On the Incompatibility of Quantum State Geometry and Fuzzy Metric Spaces: Three No-Go Theorems
Nicola Fabiano
TL;DR
The paper investigates whether fuzzy metric spaces can replicate the geometric structure of quantum state space. Using Gaussian states and the Hilbert-space distance $d_Q$, it proves three no-go results: (1) fuzzy systems cannot model destructive interference due to phase insensitivity, (2) there is no faithful, distance-preserving embedding of quantum state geometry into any fuzzy metric space, and (3) fuzzy logic cannot distinguish symmetric versus antisymmetric combinations of concepts.
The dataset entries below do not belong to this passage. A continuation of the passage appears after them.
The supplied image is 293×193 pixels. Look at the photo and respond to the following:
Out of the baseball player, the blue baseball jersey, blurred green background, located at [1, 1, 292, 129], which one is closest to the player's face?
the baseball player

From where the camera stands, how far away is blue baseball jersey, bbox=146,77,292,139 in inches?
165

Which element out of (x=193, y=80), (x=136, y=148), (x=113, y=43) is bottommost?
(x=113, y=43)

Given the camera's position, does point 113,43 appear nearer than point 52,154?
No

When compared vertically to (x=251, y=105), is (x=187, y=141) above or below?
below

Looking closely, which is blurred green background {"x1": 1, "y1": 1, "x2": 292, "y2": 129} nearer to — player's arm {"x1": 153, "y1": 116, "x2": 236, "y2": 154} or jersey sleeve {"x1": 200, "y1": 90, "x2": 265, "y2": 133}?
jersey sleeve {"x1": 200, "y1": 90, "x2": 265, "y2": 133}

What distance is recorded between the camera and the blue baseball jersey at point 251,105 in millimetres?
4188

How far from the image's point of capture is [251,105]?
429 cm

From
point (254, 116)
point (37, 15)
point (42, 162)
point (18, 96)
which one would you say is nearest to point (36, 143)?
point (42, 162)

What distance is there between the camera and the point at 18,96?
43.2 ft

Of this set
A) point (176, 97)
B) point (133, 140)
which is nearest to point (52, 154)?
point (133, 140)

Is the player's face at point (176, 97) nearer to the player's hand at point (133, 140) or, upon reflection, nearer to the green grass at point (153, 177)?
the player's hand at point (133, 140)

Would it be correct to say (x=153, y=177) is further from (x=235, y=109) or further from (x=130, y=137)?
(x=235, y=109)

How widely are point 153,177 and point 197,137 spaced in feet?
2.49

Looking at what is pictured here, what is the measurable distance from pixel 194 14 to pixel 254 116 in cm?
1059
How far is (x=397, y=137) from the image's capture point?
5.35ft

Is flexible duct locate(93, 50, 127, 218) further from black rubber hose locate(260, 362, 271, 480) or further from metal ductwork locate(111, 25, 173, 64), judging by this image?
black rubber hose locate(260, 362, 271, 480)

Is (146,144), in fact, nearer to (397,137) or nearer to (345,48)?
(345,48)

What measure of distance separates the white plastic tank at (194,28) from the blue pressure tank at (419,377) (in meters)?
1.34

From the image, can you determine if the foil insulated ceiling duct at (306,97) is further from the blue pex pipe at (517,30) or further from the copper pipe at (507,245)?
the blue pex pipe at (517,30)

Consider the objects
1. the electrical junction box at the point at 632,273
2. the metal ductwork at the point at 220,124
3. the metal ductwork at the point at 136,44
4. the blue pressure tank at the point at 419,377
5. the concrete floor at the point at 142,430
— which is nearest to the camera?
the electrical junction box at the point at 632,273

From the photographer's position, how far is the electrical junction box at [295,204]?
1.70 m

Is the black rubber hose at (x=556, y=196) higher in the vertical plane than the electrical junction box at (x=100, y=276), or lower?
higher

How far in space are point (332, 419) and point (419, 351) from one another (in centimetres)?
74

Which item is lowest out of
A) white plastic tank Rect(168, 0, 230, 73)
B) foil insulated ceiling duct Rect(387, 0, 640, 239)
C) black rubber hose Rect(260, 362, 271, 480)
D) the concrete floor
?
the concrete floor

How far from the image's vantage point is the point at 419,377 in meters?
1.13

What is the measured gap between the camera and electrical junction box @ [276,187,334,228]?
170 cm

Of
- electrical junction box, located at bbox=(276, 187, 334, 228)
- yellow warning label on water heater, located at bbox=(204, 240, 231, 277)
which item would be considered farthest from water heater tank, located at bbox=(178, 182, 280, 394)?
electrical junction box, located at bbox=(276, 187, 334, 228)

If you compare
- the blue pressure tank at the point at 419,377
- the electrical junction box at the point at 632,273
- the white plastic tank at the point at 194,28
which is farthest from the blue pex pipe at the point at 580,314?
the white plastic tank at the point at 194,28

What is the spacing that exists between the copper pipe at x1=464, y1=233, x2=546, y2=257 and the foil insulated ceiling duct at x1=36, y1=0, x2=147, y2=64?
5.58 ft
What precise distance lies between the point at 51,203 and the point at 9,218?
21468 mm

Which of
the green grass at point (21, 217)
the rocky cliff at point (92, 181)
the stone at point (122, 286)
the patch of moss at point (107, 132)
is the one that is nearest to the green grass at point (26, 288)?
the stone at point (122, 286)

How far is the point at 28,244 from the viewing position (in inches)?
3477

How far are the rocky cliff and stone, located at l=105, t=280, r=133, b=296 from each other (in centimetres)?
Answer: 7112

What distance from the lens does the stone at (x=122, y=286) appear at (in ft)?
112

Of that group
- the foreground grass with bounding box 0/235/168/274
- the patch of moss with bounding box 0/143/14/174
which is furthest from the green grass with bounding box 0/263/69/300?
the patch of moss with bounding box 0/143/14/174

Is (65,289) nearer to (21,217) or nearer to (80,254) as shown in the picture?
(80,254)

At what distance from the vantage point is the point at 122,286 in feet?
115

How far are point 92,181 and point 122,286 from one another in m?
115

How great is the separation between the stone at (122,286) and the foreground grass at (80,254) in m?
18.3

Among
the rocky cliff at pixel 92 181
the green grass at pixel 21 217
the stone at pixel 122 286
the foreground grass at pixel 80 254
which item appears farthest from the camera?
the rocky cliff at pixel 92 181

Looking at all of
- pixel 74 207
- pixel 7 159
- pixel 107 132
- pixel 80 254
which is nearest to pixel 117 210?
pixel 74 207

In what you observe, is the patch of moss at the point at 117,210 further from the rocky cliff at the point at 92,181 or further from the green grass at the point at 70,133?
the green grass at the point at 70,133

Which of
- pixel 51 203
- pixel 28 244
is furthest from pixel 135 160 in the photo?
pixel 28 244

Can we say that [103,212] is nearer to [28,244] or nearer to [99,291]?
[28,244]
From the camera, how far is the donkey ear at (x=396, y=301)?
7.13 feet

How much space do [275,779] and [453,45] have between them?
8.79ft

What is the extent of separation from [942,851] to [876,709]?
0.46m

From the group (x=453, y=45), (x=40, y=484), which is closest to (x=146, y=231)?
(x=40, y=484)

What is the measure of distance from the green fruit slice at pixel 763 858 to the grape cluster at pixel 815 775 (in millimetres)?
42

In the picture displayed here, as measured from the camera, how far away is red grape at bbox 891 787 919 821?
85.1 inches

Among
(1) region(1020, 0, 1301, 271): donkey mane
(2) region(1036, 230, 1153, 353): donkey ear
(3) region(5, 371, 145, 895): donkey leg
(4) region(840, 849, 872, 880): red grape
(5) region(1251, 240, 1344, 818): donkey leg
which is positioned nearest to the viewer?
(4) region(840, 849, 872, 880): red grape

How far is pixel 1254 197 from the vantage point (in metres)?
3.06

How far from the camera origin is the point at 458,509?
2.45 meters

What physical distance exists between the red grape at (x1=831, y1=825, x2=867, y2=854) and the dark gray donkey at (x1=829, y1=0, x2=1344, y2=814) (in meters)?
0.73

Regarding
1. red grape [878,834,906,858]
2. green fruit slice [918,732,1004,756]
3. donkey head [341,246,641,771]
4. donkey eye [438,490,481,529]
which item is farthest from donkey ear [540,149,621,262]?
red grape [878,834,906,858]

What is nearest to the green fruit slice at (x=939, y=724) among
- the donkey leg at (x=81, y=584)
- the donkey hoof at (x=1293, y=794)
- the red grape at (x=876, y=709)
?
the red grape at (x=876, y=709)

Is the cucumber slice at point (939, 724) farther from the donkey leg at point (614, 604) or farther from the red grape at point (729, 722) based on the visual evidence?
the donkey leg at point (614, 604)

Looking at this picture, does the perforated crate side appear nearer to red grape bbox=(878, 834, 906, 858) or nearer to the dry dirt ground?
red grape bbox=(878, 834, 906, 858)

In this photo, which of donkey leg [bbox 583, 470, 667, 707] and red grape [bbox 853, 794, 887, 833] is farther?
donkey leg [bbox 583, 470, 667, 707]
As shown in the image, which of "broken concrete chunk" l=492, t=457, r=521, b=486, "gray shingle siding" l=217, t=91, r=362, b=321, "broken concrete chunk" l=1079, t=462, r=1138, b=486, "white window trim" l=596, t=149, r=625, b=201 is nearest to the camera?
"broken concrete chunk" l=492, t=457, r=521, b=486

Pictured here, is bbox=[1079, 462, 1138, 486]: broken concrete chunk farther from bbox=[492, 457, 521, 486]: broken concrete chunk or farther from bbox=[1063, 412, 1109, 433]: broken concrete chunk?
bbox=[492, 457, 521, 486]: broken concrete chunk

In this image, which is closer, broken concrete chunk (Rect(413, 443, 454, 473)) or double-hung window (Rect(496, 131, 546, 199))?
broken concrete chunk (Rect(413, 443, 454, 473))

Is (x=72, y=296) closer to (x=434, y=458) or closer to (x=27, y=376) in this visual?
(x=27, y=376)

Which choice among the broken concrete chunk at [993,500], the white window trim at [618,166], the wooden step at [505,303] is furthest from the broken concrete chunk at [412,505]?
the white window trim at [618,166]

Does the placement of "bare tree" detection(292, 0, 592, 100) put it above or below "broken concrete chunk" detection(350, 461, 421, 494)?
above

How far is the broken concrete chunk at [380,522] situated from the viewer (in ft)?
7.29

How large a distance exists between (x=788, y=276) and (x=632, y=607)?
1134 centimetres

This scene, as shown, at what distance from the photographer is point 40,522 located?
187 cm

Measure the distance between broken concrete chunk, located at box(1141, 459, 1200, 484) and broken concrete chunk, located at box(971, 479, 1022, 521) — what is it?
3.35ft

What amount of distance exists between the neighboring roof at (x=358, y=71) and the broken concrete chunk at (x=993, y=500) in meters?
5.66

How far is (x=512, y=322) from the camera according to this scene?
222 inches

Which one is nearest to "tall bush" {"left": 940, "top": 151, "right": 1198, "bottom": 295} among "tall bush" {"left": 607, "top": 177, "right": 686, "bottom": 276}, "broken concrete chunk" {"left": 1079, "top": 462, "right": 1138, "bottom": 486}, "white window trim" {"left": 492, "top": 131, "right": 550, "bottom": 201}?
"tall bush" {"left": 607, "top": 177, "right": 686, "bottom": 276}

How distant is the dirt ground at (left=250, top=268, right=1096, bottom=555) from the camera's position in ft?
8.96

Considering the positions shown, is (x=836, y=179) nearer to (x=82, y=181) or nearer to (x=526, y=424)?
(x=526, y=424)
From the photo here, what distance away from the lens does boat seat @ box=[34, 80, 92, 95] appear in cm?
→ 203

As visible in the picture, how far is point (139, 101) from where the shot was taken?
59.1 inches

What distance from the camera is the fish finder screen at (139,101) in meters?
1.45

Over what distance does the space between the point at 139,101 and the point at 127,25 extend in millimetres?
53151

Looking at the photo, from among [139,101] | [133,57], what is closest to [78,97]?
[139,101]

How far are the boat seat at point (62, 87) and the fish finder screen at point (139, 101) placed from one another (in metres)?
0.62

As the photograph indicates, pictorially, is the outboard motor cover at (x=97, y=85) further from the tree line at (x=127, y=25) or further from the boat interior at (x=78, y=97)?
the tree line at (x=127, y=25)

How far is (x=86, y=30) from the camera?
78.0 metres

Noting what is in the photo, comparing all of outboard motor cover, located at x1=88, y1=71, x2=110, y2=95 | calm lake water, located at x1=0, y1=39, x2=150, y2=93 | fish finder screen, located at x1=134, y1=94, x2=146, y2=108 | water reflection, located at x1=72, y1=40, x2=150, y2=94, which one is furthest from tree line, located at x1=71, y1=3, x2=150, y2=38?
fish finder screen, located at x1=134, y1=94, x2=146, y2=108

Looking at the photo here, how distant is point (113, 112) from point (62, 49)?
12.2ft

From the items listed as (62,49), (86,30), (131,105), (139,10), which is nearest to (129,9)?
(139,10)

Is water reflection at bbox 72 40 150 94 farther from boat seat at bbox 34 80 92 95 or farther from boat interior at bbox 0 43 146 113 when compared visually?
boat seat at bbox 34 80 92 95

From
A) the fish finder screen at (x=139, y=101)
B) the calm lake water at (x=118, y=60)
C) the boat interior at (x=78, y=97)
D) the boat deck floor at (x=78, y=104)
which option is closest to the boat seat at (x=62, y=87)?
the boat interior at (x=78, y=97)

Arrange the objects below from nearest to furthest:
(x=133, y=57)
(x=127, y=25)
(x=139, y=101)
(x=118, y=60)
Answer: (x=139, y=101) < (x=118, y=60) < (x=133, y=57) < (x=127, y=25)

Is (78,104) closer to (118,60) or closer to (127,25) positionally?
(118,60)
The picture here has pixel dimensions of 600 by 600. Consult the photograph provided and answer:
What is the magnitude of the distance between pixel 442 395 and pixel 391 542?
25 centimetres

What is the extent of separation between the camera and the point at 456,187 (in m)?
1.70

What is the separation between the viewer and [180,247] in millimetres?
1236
Collectively, these results argue that fuzzy frameworks are structurally incompatible with the inner-product and phase-sensitive geometry of quantum mechanics, while quantum state geometry provides a complete language for intrinsic uncertainty. The work suggests that quantum-inspired representations offer a more faithful foundation for modeling uncertain or context-dependent knowledge, with potential extensions to alternative logics and decoherence-based explanations.
Abstract
We prove three structural impossibility results demonstrating that fuzzy metric spaces cannot capture essential features of quantum state geometry. First, we show they cannot model destructive interference between concepts due to phase insensitivity. Second, we prove there is no distance-preserving embedding from quantum state space into any fuzzy metric space. Third, we establish that fuzzy logic cannot distinguish symmetric from antisymmetric concept combinations -- a fundamental limitation for modeling structured knowledge. These theorems collectively show that fuzzy frameworks are structurally incapable of representing intrinsic uncertainty, where quantum mechanics provides a superior, geometrically coherent alternative.